"O esbarrão no violão, na colchoaria de "Seu Juca"(A Saga40)

Era chegada a minha vez. Betinho , meu irmão mais velho já tinha onze anos e trabalhava na Lapidação de rubís na oficina escondida no quintal da casa de Tio Zé Augusto que era dirigida por Zé Rêgo, o tocador de banjo e dava trabalho pros irmãos, vizinhos e parentes a quem ensinava o Ofício e tocava sua Oficina de fundo de quintal,que hoje seria denominada "Economia Informal". Disse que chegou a minha vez, porque passou a ser costume lá em casa , o garôto completar dez anos e ter que fazer algum tipo de trabalho que ajudasse no orçamento pra sustentar aquela "tropa" de Marido,Mulher e dez filhos, e eu acabara de completar os 10 anos;Pra Lapidação eu não levava jeito e até aquele zumbido estridente das pedras de rubí coladas na ponta de um bastãozinho de madeira,sendo lapidadas na roda de esmeril, me deixava nervoso e com "gastura". Meu pai lembrou-se então de "Seu Juca", seu colega aposentado da fábrica que começava a tocar uma colchoaria, tambem de fundo de quintal na primeira rua, no final do tobogan, perto do portão principal da Fábrica.
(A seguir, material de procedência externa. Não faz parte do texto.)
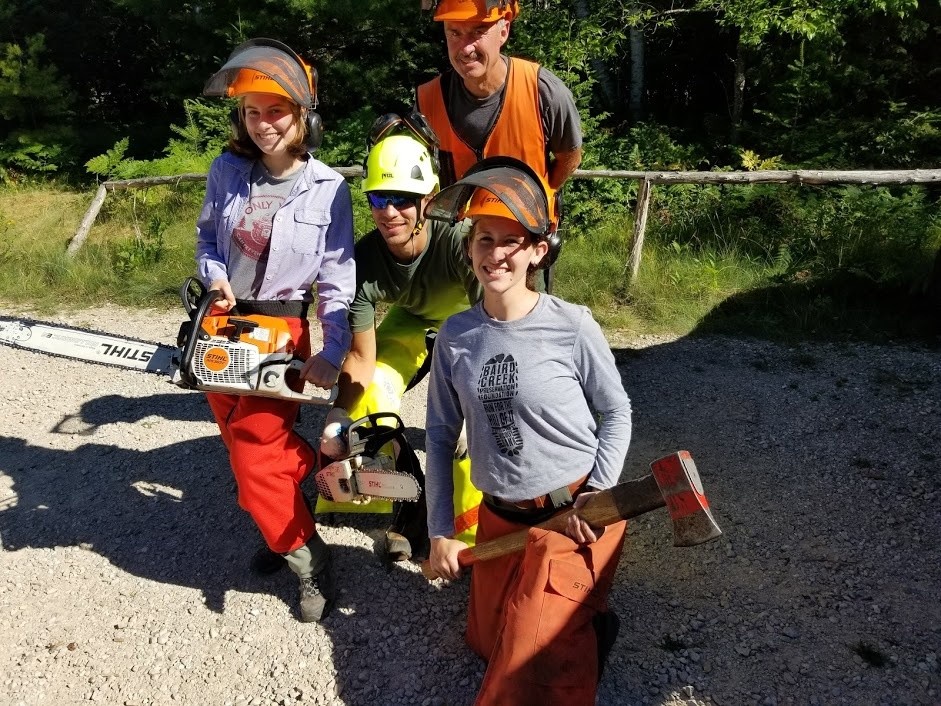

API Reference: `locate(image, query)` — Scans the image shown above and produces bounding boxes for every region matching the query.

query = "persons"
[410,0,583,316]
[177,41,357,623]
[424,168,635,706]
[314,135,481,579]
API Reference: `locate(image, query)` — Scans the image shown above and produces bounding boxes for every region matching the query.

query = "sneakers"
[250,545,285,576]
[384,475,427,561]
[300,550,339,622]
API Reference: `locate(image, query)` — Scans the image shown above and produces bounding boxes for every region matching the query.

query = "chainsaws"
[317,415,419,570]
[0,277,337,404]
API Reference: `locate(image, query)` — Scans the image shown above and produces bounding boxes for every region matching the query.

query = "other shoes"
[592,611,620,684]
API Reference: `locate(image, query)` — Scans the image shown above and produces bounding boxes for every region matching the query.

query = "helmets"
[433,0,520,22]
[450,156,562,241]
[360,135,440,194]
[225,38,319,110]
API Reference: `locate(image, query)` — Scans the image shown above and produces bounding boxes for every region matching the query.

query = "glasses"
[367,191,416,208]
"Seu Juca", um velho magro e caladão me aceitou como ajudante e me mostrou o que seria meu primeiro emprego:Encher almofadas de Paina, pra fazer travesseiros;

Paina,pra quem não sabe, era um tipo de algodão tambem vegetal, mais fino, e quando manipulada enchia não só as almofadas,mas tambem as minhas narinas, com aquele pozinho branco; não era muito agradavel, mas era sossegado o galpão, silencioso e "Seu Juca" pagava 500 reis (tipo 50 centavos, na época) por cada almofada cheia, que suas costureiras depois arrematavam; no final da semana dava um bom trôco que dava pra ajudar na feira e ainda sobravam uns trocados pra matinê dos domingos, no Cine Floresta Velho, num bairro próximo;Meu turno na Colchoaria era só á tarde, pois pela manhã, tinha o Grupo Escolar.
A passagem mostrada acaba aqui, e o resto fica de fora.